My Chumby transit widget

I just got a Chumby, primarily to let me create this widget to run on it: it’s a clock that displays predictions of when the Portland Streetcar will be passing the stops nearest my home. Green dots are northbound; red are southbound. Armed with this, I know exactly when I need to leave the house to avoid a long wait.

(I wrote this using OpenLaszlo – I started with a “clock” demo of theirs, and added some dots and a bit of data retrieval. Click here for this widget in its own window.)

12:47 pm — Around Here, GeekeryComments (3)

3 Comments »

  1. Ah, so Chumby is based on Flash? I was hoping for a more JavaScript-y platform.

    Comment by Reid — Monday, October 15, 2007 @ 11:20 am

  2. Hey coolio! I like the term ‘predictions’. Your streetcars must be as ‘predictable’ as ours…

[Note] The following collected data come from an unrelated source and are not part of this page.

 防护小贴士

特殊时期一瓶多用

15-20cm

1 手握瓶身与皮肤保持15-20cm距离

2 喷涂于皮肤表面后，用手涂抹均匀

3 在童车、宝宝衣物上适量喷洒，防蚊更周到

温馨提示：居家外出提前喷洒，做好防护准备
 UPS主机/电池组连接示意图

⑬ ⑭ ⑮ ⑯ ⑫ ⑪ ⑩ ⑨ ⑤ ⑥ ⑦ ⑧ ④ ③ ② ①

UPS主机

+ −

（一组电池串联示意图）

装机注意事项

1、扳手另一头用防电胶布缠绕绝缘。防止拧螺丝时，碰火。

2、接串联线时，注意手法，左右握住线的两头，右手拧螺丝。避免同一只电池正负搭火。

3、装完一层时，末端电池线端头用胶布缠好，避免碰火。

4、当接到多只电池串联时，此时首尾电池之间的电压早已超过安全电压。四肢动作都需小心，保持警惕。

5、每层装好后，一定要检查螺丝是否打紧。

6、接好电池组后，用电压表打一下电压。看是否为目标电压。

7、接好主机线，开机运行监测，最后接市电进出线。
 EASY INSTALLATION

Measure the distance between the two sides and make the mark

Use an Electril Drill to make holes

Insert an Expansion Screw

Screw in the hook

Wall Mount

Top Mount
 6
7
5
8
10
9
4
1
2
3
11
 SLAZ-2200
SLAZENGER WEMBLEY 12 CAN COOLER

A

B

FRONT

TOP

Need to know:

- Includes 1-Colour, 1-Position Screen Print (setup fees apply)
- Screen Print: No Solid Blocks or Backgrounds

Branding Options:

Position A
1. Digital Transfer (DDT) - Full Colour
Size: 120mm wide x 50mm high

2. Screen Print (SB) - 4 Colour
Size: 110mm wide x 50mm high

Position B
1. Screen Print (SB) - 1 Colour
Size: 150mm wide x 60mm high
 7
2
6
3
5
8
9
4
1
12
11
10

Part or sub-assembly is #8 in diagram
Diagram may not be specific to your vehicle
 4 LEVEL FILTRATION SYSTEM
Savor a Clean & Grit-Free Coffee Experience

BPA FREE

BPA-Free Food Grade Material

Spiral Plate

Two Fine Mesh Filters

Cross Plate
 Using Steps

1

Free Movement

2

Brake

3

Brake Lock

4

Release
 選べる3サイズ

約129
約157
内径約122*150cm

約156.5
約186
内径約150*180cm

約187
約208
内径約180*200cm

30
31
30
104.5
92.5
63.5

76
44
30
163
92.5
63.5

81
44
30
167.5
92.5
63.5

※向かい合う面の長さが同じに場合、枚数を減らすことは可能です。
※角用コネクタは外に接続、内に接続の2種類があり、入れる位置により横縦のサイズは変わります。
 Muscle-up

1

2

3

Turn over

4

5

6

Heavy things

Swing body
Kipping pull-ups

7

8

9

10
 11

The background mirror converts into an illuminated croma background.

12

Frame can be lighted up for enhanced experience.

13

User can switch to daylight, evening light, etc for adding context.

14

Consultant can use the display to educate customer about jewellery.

    Of course, now you have to soup it up to allow it to predict streetcars in other locations.

    Comment by P T Withington — Monday, October 15, 2007 @ 4:42 pm

  3. Hi Reid – yeah, their whole model seems to center around building a community of shared Flash-movie “widgets”, but if you don’t like that, you’re free to do your own thing: it’s a very open little Linux box (ARM-based; lots of cool gizmos built in, including a motion sensor, microphone, speakers.. and that’s a touchscreen on the front!).

    Hi P.T. – Portland’s Streetcars get monitoring by NextBus (http://www.nextbus.com), which provides live in-vehicle monitoring for many transit systems… so the predictions are pretty good! (All the Streetcar stops have LED signs with the same next-arrival information, and the NextBus website is Treo-friendly, so I never look at paper schedules.) My little OpenLaszlo app polls a service running on my home webserver that uses a couple of hard-coded bus-stop codes when it polls NextBus. I haven’t attempted to make that service too general, since (a) I only care about the two stops closest to home, and (b) I don’t want to hammer NextBus’s servers enough that I come up on their radar.